**What to produce:** Exact copies of all the lines below are needed, without the pictures.

**Provided material:**
* * * * * * * * *

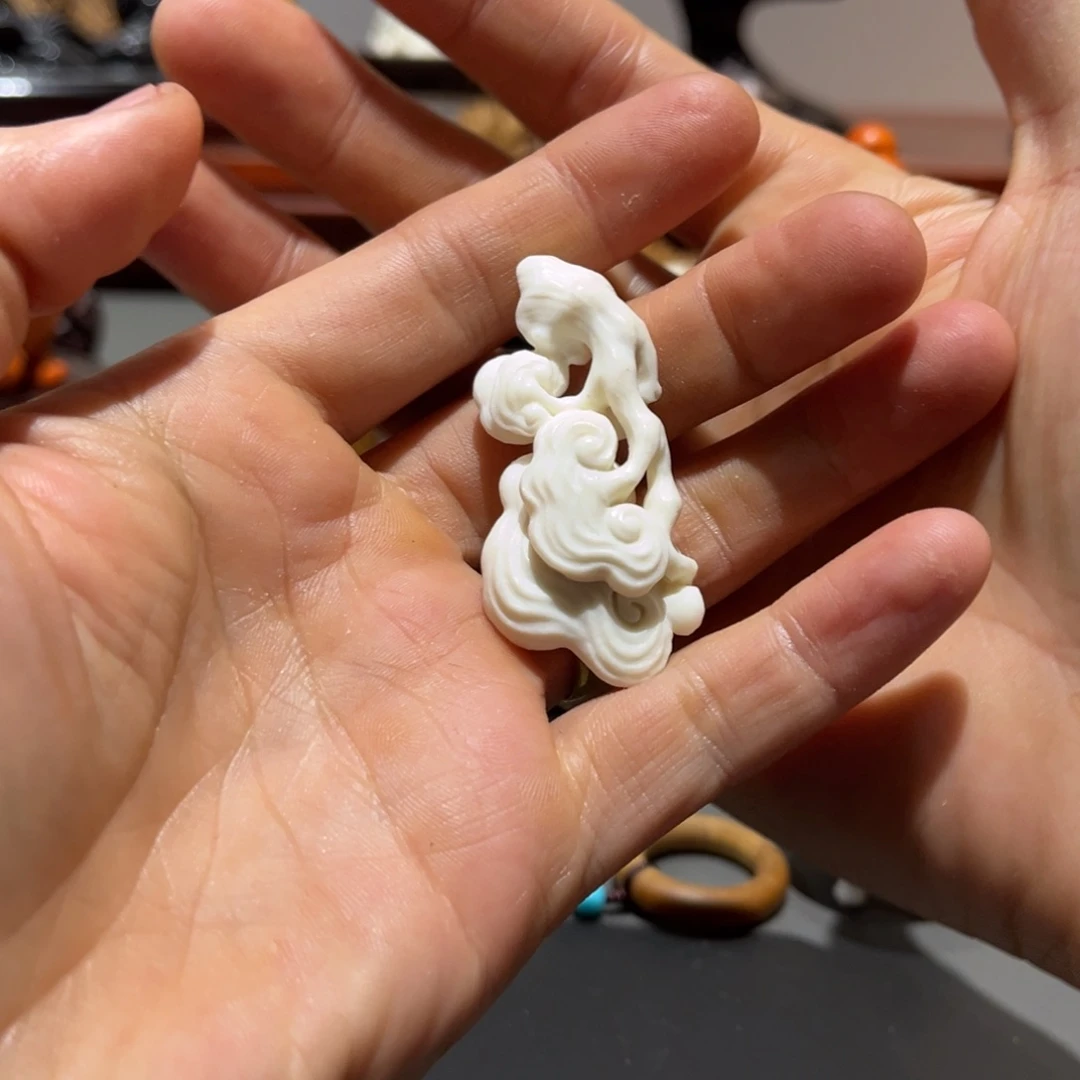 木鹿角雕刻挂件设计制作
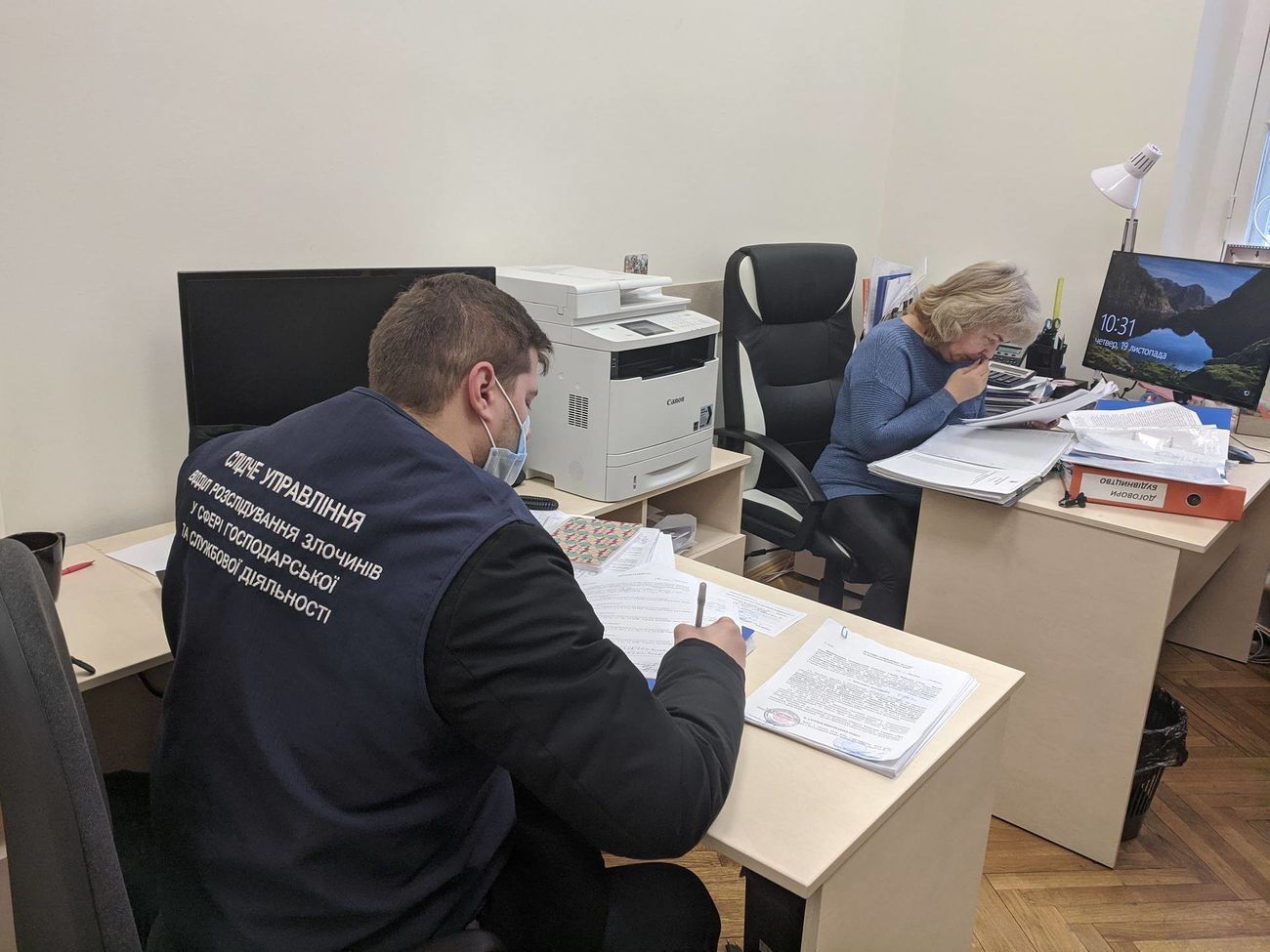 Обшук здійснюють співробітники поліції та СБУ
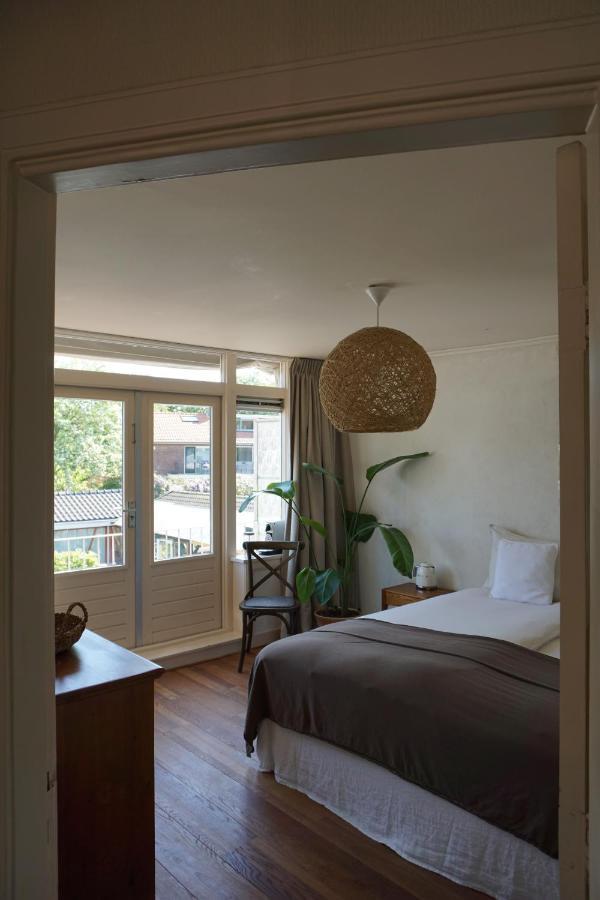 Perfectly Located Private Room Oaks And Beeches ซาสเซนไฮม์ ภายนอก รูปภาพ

* * * * * * * * *

**Answer to this task:**
 木鹿角雕刻挂件设计制作
 Обшук здійснюють співробітники поліції та СБУ
 Perfectly Located Private Room Oaks And Beeches ซาสเซนไฮม์ ภายนอก รูปภาพ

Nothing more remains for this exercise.